## WHAT YOU HAVE TO DO:
Pick out every line of the data below that contains the string "hydrangea", treating uppercase and lowercase as different, and copy each such line in full.

--- start of SUPPLIED MATERIAL ---

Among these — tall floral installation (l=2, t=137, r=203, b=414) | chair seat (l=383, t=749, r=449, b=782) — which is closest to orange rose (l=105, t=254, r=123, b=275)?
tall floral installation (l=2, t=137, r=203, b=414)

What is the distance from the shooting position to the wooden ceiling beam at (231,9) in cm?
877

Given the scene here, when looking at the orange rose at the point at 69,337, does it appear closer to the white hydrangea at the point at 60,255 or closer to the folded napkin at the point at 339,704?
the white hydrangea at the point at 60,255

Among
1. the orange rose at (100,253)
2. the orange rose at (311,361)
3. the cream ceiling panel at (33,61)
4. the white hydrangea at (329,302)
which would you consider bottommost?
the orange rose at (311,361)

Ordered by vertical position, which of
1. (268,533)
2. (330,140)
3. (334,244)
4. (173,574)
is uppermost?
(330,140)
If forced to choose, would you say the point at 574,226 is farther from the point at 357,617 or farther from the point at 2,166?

--- end of SUPPLIED MATERIAL ---
--- start of SUPPLIED MATERIAL ---

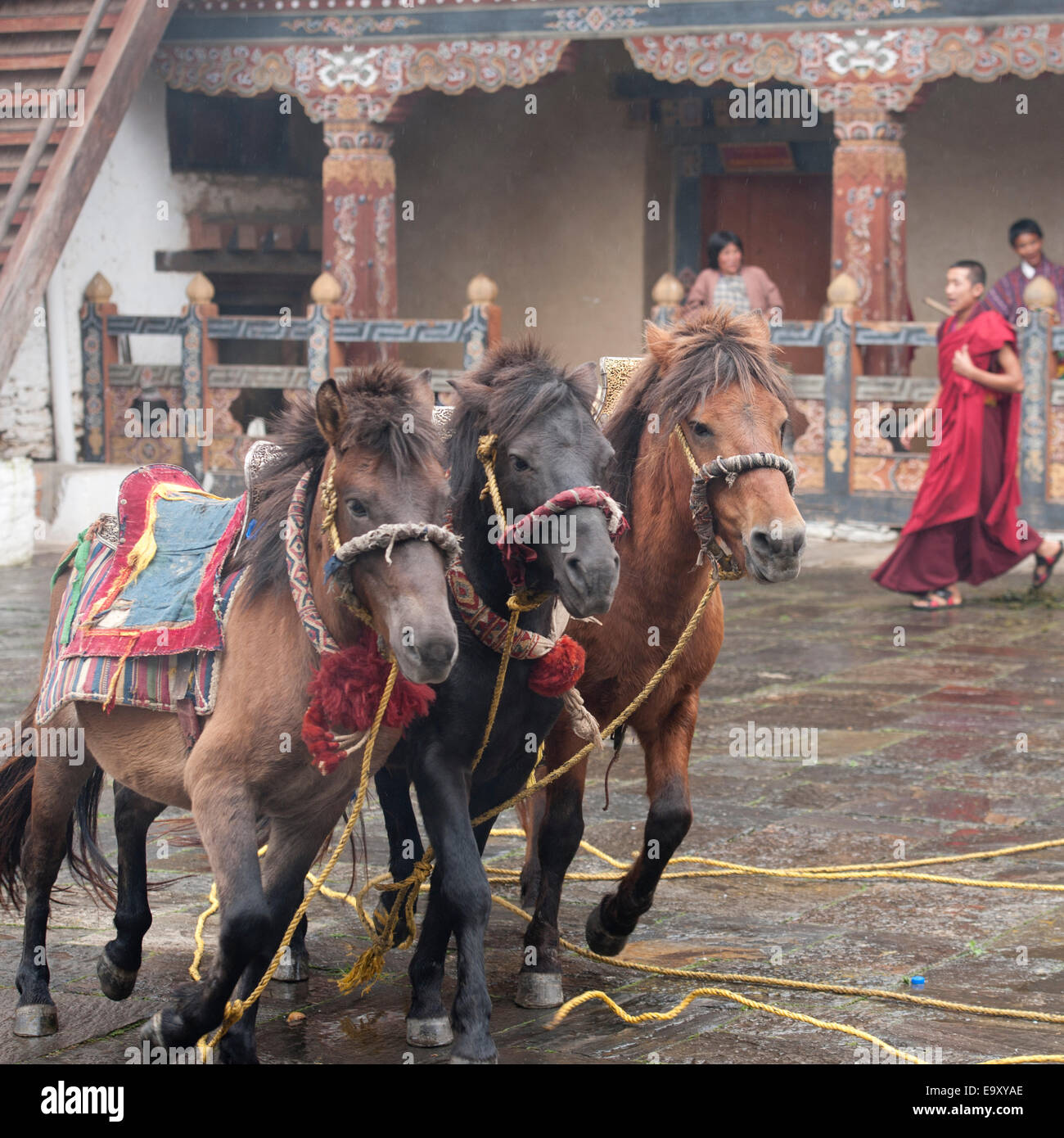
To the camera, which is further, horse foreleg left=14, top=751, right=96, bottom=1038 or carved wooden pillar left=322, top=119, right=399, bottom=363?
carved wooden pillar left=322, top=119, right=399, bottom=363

--- end of SUPPLIED MATERIAL ---

## RESPONSE TO THIS TASK:
Given the scene here, when looking at the orange rose at the point at 69,337, does it appear closer to the white hydrangea at the point at 60,255 or closer to the folded napkin at the point at 339,704?
the white hydrangea at the point at 60,255
4. the white hydrangea at (329,302)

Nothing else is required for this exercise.